Gabapentin Although no studies have been published on fibromyalgia treatment with this anticonvulsant, gabapentin has been found to exert substantial analgesic effects in controlled studies of other kinds of pain, including diabetic neuropathy, post-herpetic neuralgia, and migraines.40-42 There are also anecdotal reports of its successful use in fibromyalgia.2
Cardiovascular fitness training, regional sympathetic block, electromyographic biofeedback, hypnotherapy, and electroacupuncture have been reported to have modest efficacy for fibromyalgia symptoms in short-term, randomized controlled trials.43-46 Other studies, however, have not replicated the efficacy of these treatments.
Cognitive-behavioral therapy has shown promise in preliminary studies.47,48 Cognitive restructuring techniques that challenge negative thoughts and promote an active, positive, problem-solving approach to pain were found to be important components of fibromyalgia therapy, as were relaxation training, aerobic exercise and stretching, pacing of activities, and family education.47
Based on our group’s experience and the limited data available, the following are recommendations for the pharmacologic treatment of fibromyalgia:
- Consider a trial of antidepressant medication for patients with a history of mood (unipolar) or anxiety disorders. First try an SSRI or an SNRI because many patients do not tolerate tricyclics. Use antidepressant therapeutic dosages and an adequate duration of treatment (at least 6 weeks).

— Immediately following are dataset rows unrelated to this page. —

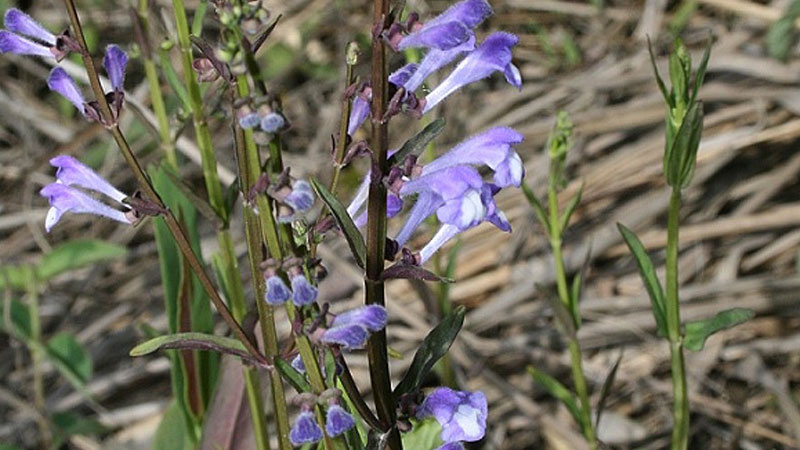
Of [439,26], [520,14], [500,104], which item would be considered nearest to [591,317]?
[500,104]

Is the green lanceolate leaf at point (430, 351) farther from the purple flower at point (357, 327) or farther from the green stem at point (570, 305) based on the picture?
the green stem at point (570, 305)

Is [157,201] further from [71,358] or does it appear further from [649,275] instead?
[71,358]

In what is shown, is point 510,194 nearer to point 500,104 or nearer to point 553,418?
point 500,104

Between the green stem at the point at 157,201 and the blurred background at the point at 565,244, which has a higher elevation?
the green stem at the point at 157,201

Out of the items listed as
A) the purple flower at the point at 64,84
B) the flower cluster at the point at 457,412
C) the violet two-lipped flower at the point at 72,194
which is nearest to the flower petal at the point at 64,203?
the violet two-lipped flower at the point at 72,194

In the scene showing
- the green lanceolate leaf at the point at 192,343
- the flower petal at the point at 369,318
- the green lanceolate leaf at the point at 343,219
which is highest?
the green lanceolate leaf at the point at 343,219

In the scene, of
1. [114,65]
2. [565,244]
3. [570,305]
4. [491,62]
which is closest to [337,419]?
[491,62]
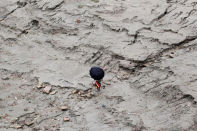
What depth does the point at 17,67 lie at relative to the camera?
604cm

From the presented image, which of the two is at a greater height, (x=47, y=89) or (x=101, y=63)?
(x=101, y=63)

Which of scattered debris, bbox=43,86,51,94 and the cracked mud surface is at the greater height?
the cracked mud surface

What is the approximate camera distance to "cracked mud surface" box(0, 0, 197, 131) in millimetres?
4457

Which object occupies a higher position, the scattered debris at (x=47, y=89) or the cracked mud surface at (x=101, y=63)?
the cracked mud surface at (x=101, y=63)

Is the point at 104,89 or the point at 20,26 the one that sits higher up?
the point at 20,26

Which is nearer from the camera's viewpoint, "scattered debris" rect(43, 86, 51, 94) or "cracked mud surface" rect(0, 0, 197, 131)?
"cracked mud surface" rect(0, 0, 197, 131)

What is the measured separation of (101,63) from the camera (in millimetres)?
6023

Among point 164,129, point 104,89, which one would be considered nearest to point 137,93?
point 104,89

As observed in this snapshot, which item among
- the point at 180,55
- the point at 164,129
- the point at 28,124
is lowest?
the point at 28,124

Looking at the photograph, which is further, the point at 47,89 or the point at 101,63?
the point at 101,63

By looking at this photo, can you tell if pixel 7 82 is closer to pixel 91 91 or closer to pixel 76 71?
pixel 76 71

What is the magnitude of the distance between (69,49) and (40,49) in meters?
0.92

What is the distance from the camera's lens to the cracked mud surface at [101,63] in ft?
14.6

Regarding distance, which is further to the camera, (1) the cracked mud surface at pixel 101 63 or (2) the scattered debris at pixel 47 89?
(2) the scattered debris at pixel 47 89
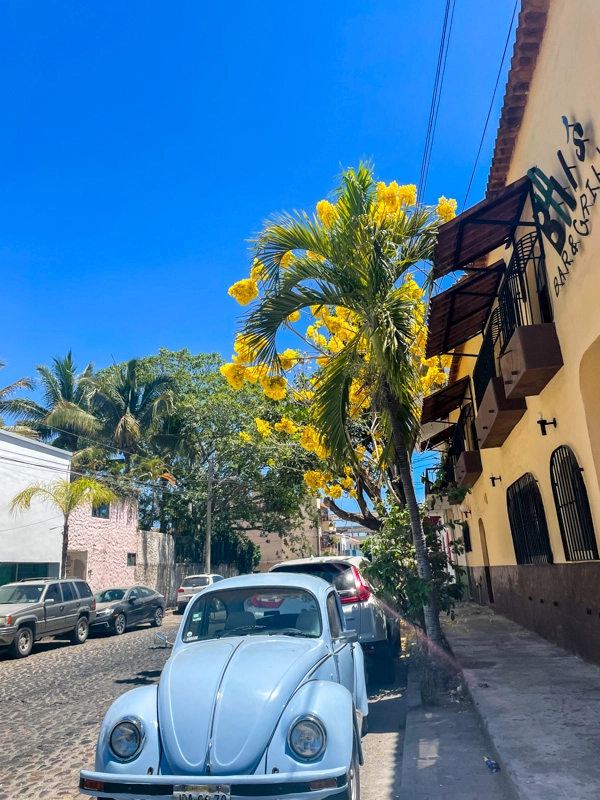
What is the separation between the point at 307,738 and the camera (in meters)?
3.34

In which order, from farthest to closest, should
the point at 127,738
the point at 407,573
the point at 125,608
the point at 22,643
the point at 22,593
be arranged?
the point at 125,608
the point at 22,593
the point at 22,643
the point at 407,573
the point at 127,738

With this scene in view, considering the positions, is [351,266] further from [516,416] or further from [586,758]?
[586,758]

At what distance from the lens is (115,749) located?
3.46m

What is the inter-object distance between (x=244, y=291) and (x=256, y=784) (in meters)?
6.10

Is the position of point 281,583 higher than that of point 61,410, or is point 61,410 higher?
point 61,410

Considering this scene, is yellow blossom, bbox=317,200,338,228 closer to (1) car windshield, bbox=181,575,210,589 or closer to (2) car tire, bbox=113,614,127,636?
(2) car tire, bbox=113,614,127,636

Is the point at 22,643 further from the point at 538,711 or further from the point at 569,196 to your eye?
the point at 569,196

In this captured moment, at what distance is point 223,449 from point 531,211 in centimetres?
2372

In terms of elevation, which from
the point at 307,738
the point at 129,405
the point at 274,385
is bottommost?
the point at 307,738

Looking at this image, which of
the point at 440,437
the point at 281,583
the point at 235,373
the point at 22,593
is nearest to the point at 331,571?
the point at 235,373

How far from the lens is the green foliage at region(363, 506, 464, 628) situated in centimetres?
745

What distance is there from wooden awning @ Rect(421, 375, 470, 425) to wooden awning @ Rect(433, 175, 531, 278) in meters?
4.98

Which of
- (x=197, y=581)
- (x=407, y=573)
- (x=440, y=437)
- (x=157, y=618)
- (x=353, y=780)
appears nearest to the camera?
(x=353, y=780)

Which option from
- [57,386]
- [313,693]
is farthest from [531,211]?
[57,386]
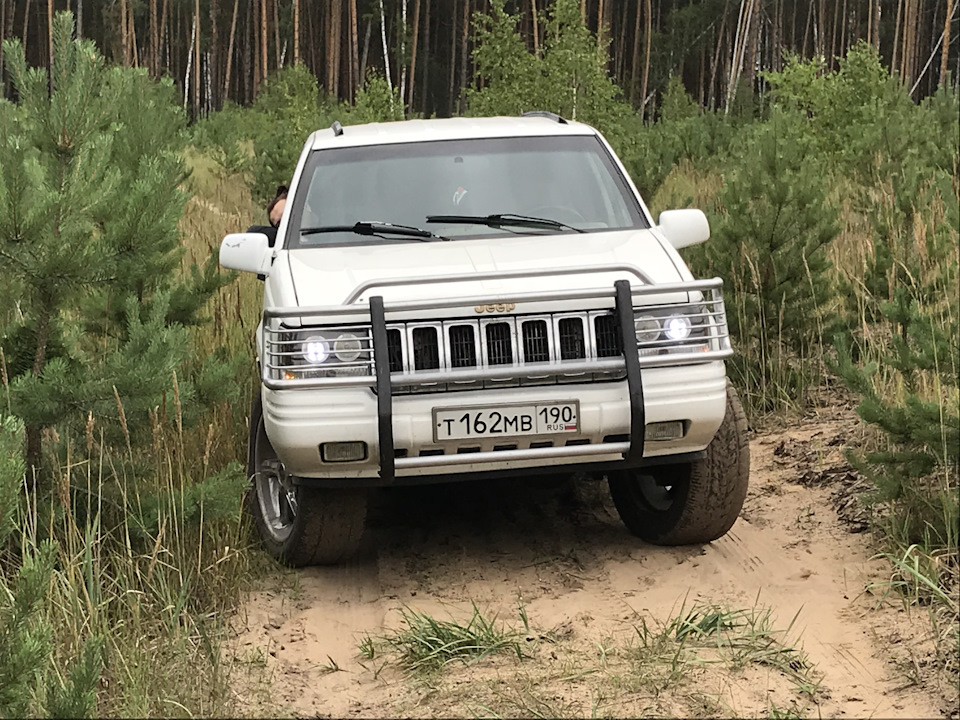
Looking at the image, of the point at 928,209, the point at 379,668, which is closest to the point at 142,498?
the point at 379,668

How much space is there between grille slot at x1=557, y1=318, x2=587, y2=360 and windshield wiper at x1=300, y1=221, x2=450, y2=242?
1.08 m

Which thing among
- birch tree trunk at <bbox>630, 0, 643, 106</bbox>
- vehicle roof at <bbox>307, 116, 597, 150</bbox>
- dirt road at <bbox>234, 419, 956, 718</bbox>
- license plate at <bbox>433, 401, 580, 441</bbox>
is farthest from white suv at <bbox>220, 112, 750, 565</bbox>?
birch tree trunk at <bbox>630, 0, 643, 106</bbox>

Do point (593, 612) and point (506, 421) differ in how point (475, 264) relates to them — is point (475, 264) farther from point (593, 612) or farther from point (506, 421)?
point (593, 612)

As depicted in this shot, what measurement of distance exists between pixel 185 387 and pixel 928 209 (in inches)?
223

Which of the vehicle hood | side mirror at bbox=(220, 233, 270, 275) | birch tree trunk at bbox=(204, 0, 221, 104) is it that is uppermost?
the vehicle hood

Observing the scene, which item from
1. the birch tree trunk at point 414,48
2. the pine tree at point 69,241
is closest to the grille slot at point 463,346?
the pine tree at point 69,241

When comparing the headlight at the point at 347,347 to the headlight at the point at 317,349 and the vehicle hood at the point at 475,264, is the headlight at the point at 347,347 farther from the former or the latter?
the vehicle hood at the point at 475,264

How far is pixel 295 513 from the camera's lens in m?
5.21

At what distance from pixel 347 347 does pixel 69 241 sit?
1.13 meters

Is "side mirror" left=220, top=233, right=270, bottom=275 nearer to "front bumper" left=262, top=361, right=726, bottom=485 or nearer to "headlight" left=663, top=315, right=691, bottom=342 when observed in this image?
"front bumper" left=262, top=361, right=726, bottom=485

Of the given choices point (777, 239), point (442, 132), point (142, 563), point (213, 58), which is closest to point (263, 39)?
point (213, 58)

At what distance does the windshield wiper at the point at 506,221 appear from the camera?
18.9 ft

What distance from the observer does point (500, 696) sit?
3967 millimetres

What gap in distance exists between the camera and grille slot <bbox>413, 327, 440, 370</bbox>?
4742 millimetres
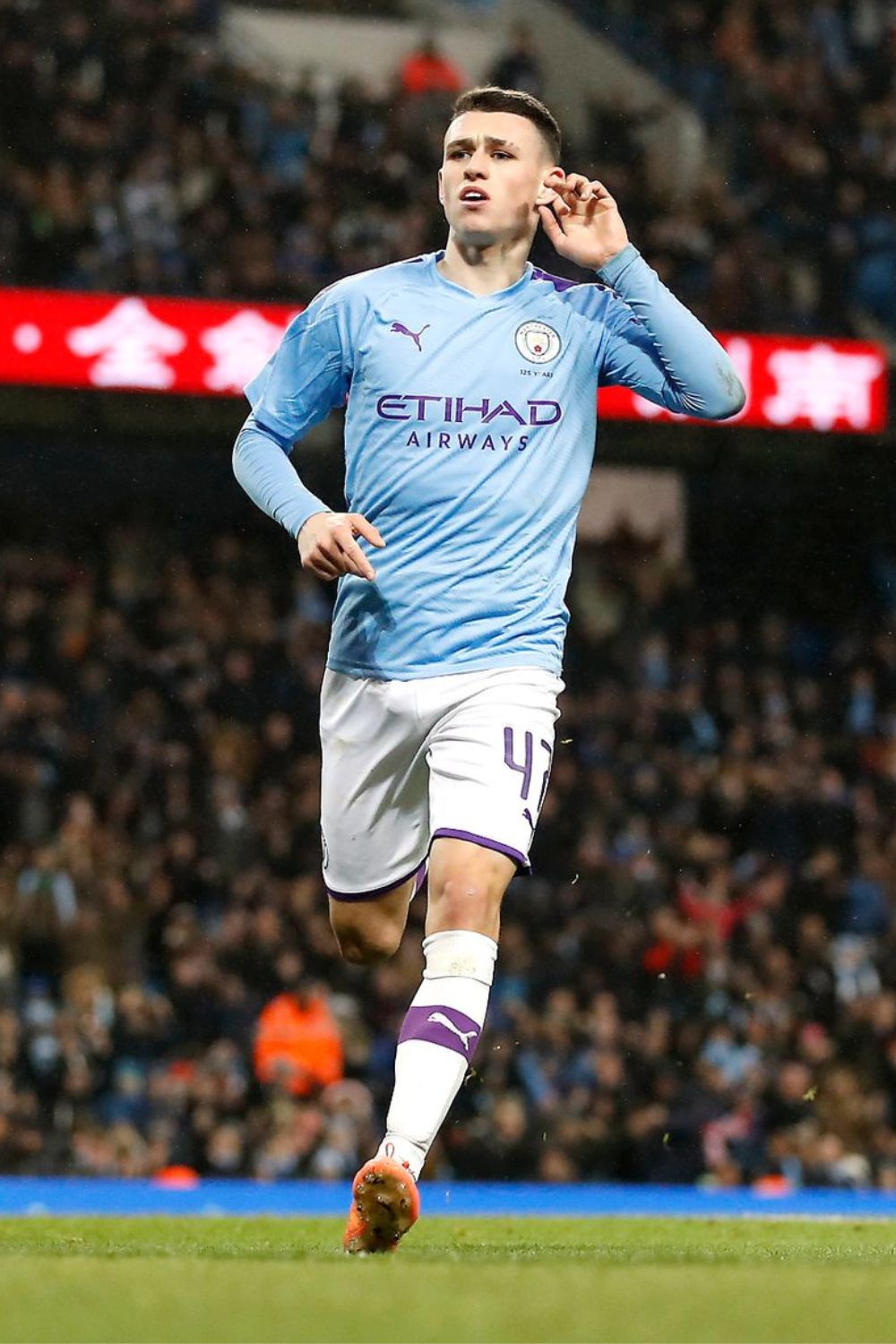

- If symptoms do not respond to an adequate trial of first-line medications, treatment with tricyclics appears warranted. Although studies have focused mostly on tertiary amine tricyclics (e.g., amitriptyline), secondary amine agents (e.g., nortriptyline) may be just as effective and better tolerated, allowing for titration to higher dosages.
- Consider combination therapy when needed. For example, in patients who experience relief of pain, fatigue, and depressed mood with fluoxetine but continue to have insomnia, gabapentin can be added at night. Begin with 100 mg/d and increase by 100 mg/d until you see improvement or intolerance. Another option is trazodone, beginning with 50 mg hs. If you add a low-dose tricyclic to an SSRI, be aware of pharmacokinetic interaction and monitor tricyclic levels.
- Gabapentin alone, although it has not been studied in controlled trials of fibromyalgia, may be an option for patients who do not respond to antidepressants. Other pain conditions treated with gabapentin have required dosages of 1,600 to 2,400 mg/d to achieve substantial analgesic effects.